Гостей было двадцать человек. Пили шампанское «Советское» из пластиковых стаканчиков, закусывали бутербродами с докторской колбасой. Мама Андрея, Нина Петровна, всё поджимала губы и шептала сыну: «Ну куда ты такую? Она же кость широкая, рожать тяжело будет». Я слышала. Андрей слышал, что я слышала. Он взял меня за руку и громко, на весь зал, сказал: «Мать, отстань. Лёля — это лучшее, что со мной случилось. Если ещё раз вякнешь, мы вообще к вам на воскресные обеды ездить не будем».

Я тогда чуть не расплакалась от благодарности. Понимаете? От благодарности, а не от любви. Уже тогда, в день свадьбы, была эта трещинка, которую мы замазали кремом от торта и заглушили звоном гранёных стаканов. Любовь — это когда ты не считаешь, кто за кого заступился. А я считала. Я запомнила этот его жест как подвиг. А подвиг в браке — это всегда симптом. Нормальная жизнь не состоит из подвигов, она состоит из утреннего кофе, который варят молча и без героизма.

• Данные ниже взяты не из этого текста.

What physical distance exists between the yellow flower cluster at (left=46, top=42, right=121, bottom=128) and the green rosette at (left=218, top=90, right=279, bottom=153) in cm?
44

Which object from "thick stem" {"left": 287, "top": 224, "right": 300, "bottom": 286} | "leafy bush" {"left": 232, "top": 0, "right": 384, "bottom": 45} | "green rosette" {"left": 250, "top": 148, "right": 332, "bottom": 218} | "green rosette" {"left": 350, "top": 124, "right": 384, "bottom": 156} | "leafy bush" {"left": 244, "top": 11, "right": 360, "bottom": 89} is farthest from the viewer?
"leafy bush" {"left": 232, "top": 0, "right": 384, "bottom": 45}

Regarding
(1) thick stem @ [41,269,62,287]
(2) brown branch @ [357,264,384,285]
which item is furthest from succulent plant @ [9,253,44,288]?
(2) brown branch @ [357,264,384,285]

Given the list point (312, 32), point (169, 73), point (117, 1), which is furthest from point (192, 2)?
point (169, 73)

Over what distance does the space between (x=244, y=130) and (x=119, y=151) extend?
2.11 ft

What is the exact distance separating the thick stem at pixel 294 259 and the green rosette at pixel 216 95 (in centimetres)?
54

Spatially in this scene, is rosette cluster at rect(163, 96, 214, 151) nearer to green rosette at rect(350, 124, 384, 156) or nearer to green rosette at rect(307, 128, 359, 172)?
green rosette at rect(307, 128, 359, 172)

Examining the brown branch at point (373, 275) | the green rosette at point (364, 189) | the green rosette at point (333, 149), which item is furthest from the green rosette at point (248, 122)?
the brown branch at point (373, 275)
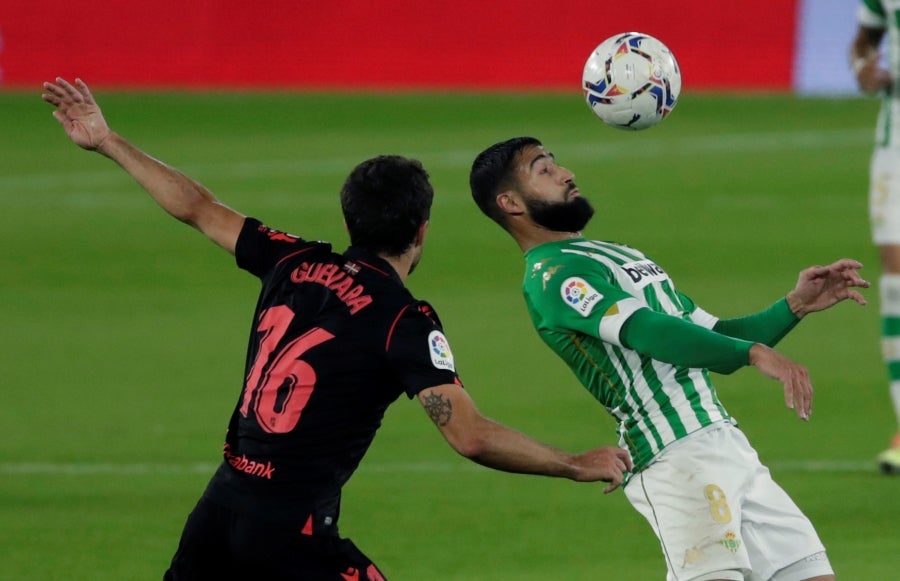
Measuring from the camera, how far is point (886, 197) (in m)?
9.55

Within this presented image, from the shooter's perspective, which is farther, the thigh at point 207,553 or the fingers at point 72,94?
the fingers at point 72,94

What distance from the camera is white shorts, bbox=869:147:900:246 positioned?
9492mm

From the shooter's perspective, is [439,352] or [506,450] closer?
[506,450]

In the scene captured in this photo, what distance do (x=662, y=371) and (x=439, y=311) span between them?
27.5 feet

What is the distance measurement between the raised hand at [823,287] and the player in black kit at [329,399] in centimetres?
139

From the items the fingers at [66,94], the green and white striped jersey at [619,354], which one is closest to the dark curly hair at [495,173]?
the green and white striped jersey at [619,354]

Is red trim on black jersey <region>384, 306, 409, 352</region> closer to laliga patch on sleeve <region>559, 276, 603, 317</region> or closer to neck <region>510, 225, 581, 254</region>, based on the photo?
laliga patch on sleeve <region>559, 276, 603, 317</region>

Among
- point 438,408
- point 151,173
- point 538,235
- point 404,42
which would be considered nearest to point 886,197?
point 538,235

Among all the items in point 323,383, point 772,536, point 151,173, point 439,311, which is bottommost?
point 439,311

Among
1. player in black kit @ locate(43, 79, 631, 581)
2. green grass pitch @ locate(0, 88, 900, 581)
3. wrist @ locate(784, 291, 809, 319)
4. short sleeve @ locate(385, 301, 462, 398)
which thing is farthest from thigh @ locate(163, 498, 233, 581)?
green grass pitch @ locate(0, 88, 900, 581)

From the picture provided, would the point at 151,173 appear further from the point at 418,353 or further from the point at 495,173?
the point at 418,353

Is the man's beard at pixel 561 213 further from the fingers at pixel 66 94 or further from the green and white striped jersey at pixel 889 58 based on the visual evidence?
the green and white striped jersey at pixel 889 58

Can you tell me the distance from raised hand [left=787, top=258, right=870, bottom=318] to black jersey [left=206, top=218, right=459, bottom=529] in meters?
1.45

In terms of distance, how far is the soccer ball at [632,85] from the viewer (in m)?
7.27
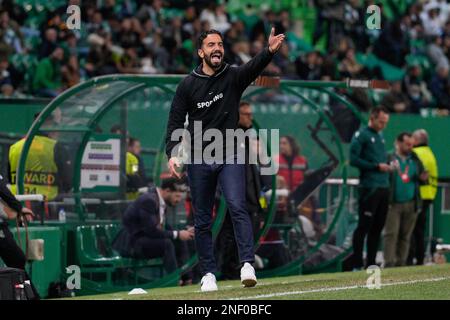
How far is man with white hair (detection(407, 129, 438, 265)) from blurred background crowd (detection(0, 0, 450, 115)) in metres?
2.28

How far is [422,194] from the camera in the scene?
2034cm

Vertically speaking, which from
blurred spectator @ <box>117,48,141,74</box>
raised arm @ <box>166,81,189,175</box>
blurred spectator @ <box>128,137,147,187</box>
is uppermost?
blurred spectator @ <box>117,48,141,74</box>

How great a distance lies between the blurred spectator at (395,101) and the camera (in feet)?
83.9

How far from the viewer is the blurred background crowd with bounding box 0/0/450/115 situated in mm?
22438

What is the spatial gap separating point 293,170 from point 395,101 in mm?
8075

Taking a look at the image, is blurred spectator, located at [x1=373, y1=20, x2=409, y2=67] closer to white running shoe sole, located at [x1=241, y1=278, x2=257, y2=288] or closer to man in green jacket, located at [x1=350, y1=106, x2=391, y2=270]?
man in green jacket, located at [x1=350, y1=106, x2=391, y2=270]

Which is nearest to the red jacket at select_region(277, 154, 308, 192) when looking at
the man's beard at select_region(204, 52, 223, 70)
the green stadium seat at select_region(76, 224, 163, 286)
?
the green stadium seat at select_region(76, 224, 163, 286)

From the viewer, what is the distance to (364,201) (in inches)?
720

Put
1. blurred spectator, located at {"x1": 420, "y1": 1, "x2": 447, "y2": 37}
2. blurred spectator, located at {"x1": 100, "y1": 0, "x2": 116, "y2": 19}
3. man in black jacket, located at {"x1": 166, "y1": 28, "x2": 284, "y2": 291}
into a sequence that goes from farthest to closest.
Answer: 1. blurred spectator, located at {"x1": 420, "y1": 1, "x2": 447, "y2": 37}
2. blurred spectator, located at {"x1": 100, "y1": 0, "x2": 116, "y2": 19}
3. man in black jacket, located at {"x1": 166, "y1": 28, "x2": 284, "y2": 291}

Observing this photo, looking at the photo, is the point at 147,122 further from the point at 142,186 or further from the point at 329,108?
the point at 329,108

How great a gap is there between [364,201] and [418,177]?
1.79 meters

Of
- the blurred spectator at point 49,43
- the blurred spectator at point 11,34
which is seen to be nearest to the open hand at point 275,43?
the blurred spectator at point 49,43

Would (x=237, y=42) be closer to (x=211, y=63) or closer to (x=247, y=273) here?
(x=211, y=63)

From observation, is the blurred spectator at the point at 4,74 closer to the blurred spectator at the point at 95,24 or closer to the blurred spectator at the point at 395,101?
the blurred spectator at the point at 95,24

Первые два года мы снимали двушку на Гражданке. Не ту комнату с кошками, а уже отдельную квартиру. Правда, хозяева были странные: они оставили в шкафу свои старые пальто и строго-настрого запретили их трогать. Окна выходили на помойку. По утрам, часов в шесть, приезжал мусоровоз и выл так, что зубы сводило. Я просыпалась, Андрей спал как убитый (он всегда умел спать при любом шуме, это особый мужской талант), а я лежала и смотрела в потолок, на котором расползалось жёлтое пятно от протечки, похожее на карту Австралии.

Вот так и жили, — записала я в дневнике 15 апреля 2003 года. — У нас есть карта Австралии на потолке и чужие пальто в шкафу. У нас есть чайник, который мы купили в складчину, и одеяло, под которым мы занимаемся любовью по субботам, потому что в будни Андрей устаёт. У нас есть «мы». Но почему-то меня тошнит от слова «мы». Может, я просто стерва?

Я не стерва. Я просто филолог. А филологи знают: местоимение «мы» — самое опасное в языке. Оно не имеет рода. Оно не имеет лица. Оно пожирает личные местоимения, как удав кроликов. Сначала исчезает «я». Потом исчезает «ты». Остаётся амёба — «мы». Вот и вся эволюция.

2003 год, сентябрь. Я узнала, что беременна. Сделала тест в туалете универмага «Гостиный двор», потому что боялась покупать его в аптеке рядом с домом — вдруг соседи увидят, доложат свекрови. Две полоски. Розовые, жирные, как две линии горизонта. Я вышла из кабинки, и мир изменился. Не в смысле «я стала матерью и воспарила», а в смысле — я вдруг поняла, что теперь моё тело принадлежит не мне. Мой кофе принадлежит не мне. Мои планы — не мне.

Андрей обрадовался. Нет, не так. Он воспрял. Он бегал по квартире, кричал: «У меня будет сын!», хотя мы ещё не знали, кто там внутри. Он тут же позвонил маме, потом друзьям, потом зачем-то своему начальнику. Он чувствовал себя творцом. Я чувствовала себя сосудом. В этом была вся разница между нами в те годы.

Яна родилась в мае 2004-го. Роды были тяжёлые, восемнадцать часов. Я лежала в палате, вся в проводах и трубках, и думала только об одном: «Откройте окно. Дайте воздуха. Я задыхаюсь не от схваток, я задыхаюсь от того, что меня больше нет». А потом мне вынесли её — красный, сморщенный комочек в белом одеяльце, — и я вдруг поняла, что «я» вернулось. Но вернулось в другом качестве. Теперь «я» означало «мама Яны». Это было новое исчезновение, замаскированное под появление.